Thats not a valid argument in the context of interface programming (which this is, an interface to a serial obd2 board). The colons are regular characters in some of the protocol possible, with some of the available options being ON. It is not irregular, its a valid use case which the library may or may not handle. Either the library does not support multi frame responses whit colons (then throw an Exception) or the library properly handles "multi frame responses with colons as delimiter and a header as defined for ISO 15765 and SAE J1939" (the find the specifications for it and write code to handle this properly for all commands). Just putting workarounds here and there and making "it work for special case xy" will lead to a bad library which is not reliable and will utterly fail for many other cases.
You don't even check the rawdata for ":" before you assume that the no-match for "([0-9A-F])+" is caused by your specially formatted response! The device may have responded with anything from "FF FF FF" to "7 FA 56 C0" or "HELLO;TEST" whatever
@joshiparth1000 is that a volvo S40 ?
nope its 8th gen honda civic
and thats the output of the honda?
0902 014
0: 49 02 01 59 56 31
1: 4D 53 33 38 32 32 36
2: 32 31 36 36 35 36 33
?
yes
what VIN do you get for it?
See:
which is NOT the good solution, too - a "MultiframeObdCommand" shall be implemented for this, however its less error prone using regex replace and it shall work for those VINs.
Again, this is just a quick and dirty workaround and not really acceptable, we need an implementation for multi frame responses in general.
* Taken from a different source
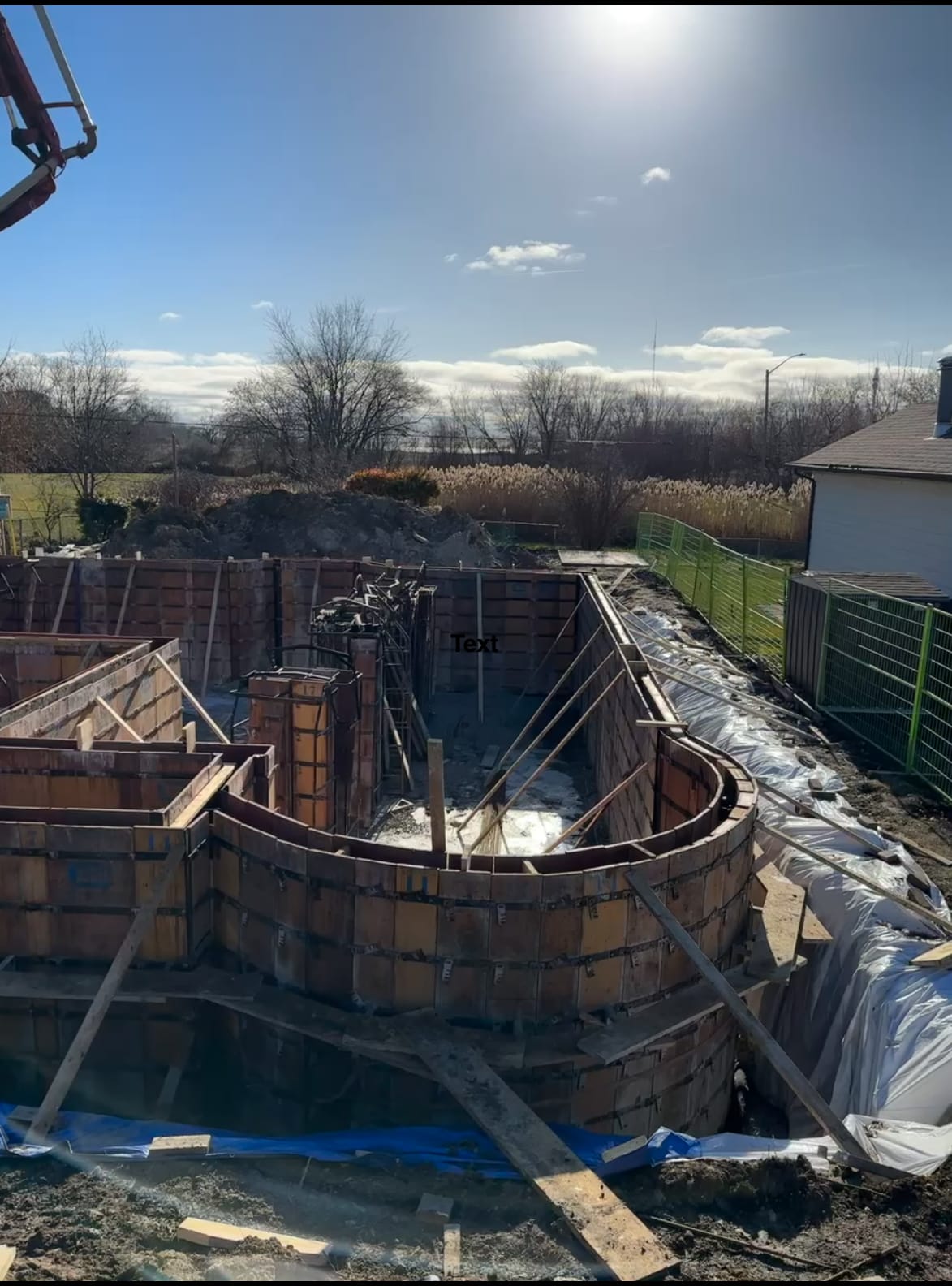Curved concrete wall formwork braced and ready for pouring at Pickering foundation project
@anti43 thank you for your effort here.
Any idea about this @valens254?
and thats the output of the honda?
0902 014
0: 49 02 01 59 56 31
1: 4D 53 33 38 32 32 36
2: 32 31 36 36 35 36 33
?
This is format for CAN (ISO-15765) protocol. It is necessary to add a scan into VinCommand and parse different protocols.
@valens254 are you aware of other commands that need differentiated protocol support?
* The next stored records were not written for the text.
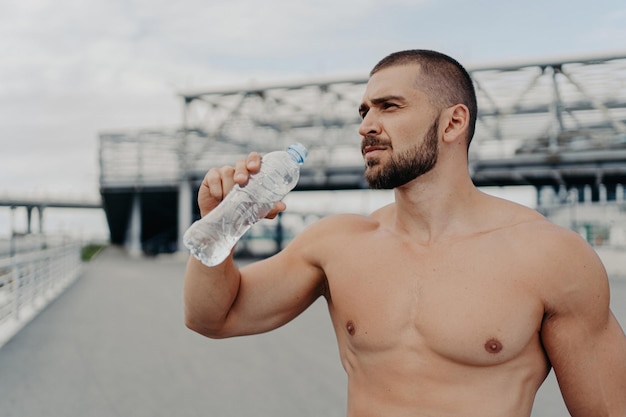 Muscular guy takes a break drinks water cares about hydration poses outside after jogging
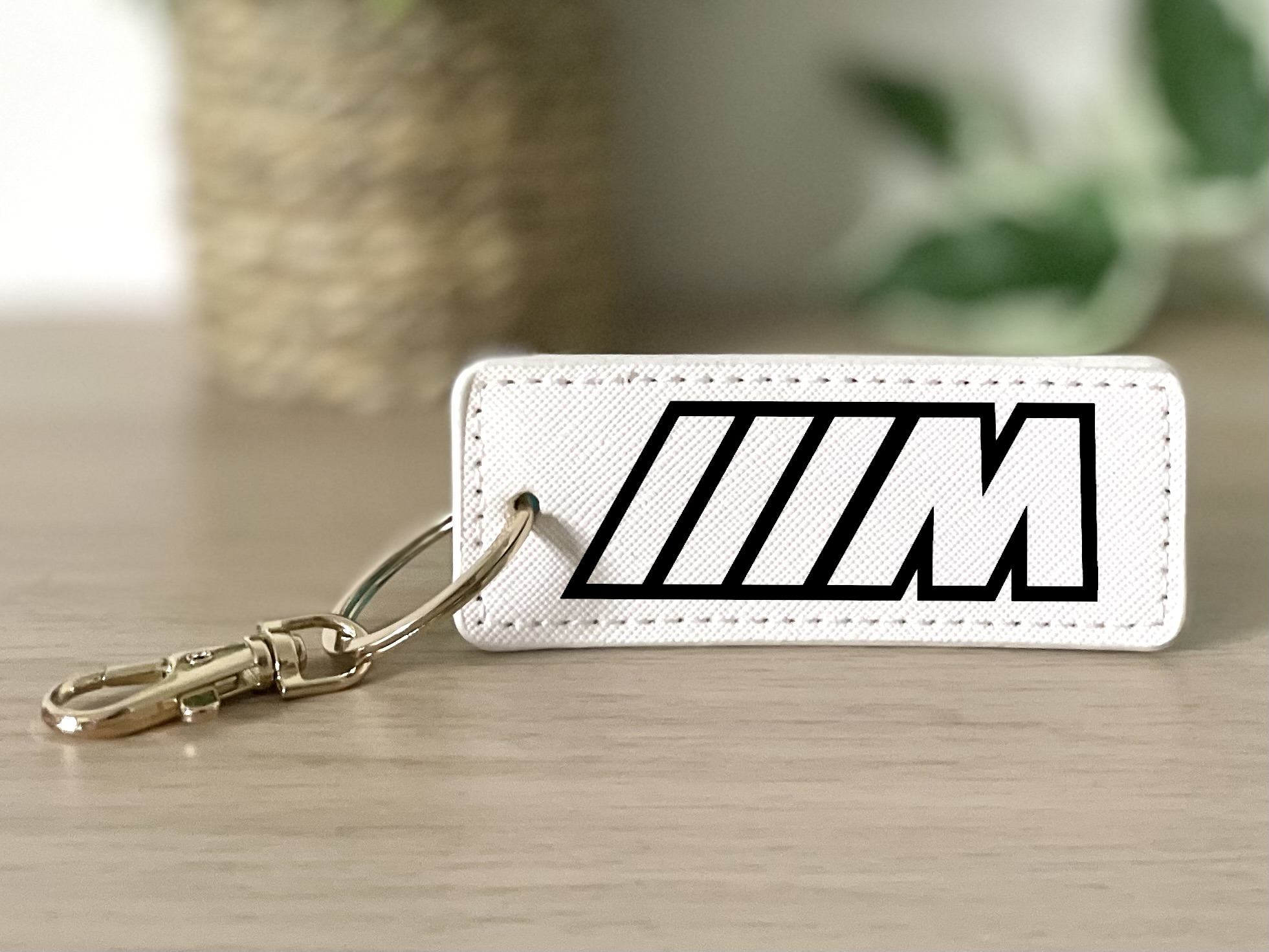 Porte clés M blanc
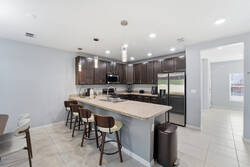 Cook with ease in a bright kitchen with dark cabinets, granite countertops, stainless steel appliances, pendant lights, and bar seating, creating a practical space for meals during your vacation.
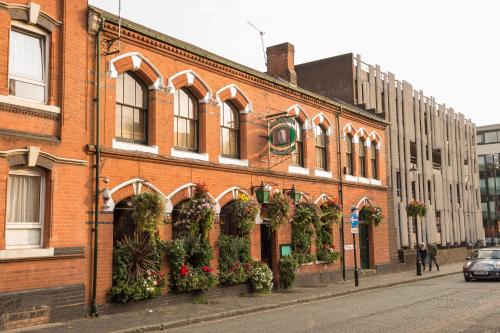 a brick building with plants on the side of it at The Jewellery Suites Birmingham in Birmingham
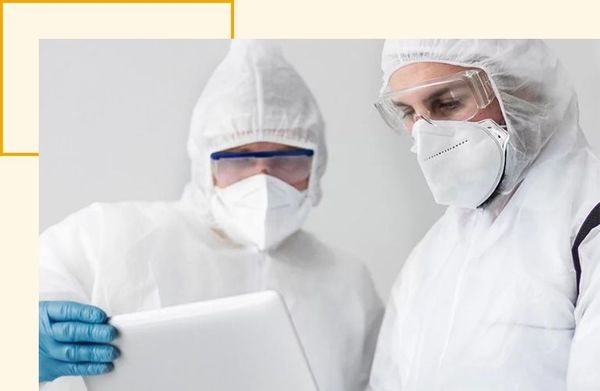2 workers in biohazard suits reviewing a tablet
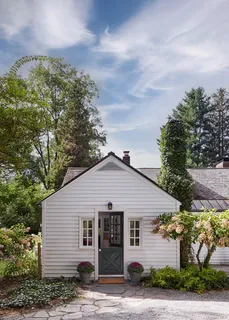 a view of a white house next to a yard and road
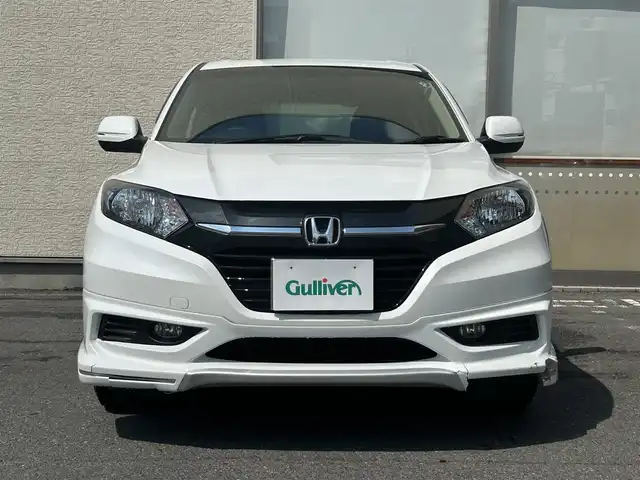 ホンダ ヴェゼル G 大阪府 2015(平27)年 0.5万km ホワイトオーキッドパール ・4WD/・寒冷地仕様/・純正ナビ/・バックカメラ/・フルセグ/・CD/BT/USB/・プッシュスタート/・スマートキー/・横滑り防止/・ワイパーデアイサー/・アイドリングストップ/・ETC/・ミラーヒーター/・電動格納ウィンカーミラー/・社外AW付夏タイヤ積込/・純正フロアマット/・ドアバイザー/・保証書・取説あり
@pires no, while only VinCommand and TroubleCodesCommand.
Fixed by #86 thanks to @valens254.
Hi,
I am getting the following error when running the VinObdCommand. 07-22 19:52:15.905 31668-31723/org.obdclient E/AndroidRuntime﹕ FATAL EXCEPTION: Thread-391 Process: org.obdclient, PID: 31668 com.github.pires.obd.exceptions.NonNumericResponseException: Error reading response: 0140:4902013248471:464731323832362:48353334333135 at com.github.pires.obd.commands.ObdCommand.fillBuffer(ObdCommand.java:168) at com.github.pires.obd.commands.ObdCommand.readResult(ObdCommand.java:150) at com.github.pires.obd.commands.PersistentObdCommand.readResult(PersistentObdCommand.java:45) at com.github.pires.obd.commands.ObdCommand.run(ObdCommand.java:96) at com.github.pires.obd.commands.PersistentObdCommand.run(PersistentObdCommand.java:59) at org.obdclient.OBDStatsFetcher.run(OBDStatsFetcher.java:280) at java.lang.Thread.run(Thread.java:818)
Looks like the fillbuffer method in ObdCommand class doesn't like the ':' charecter.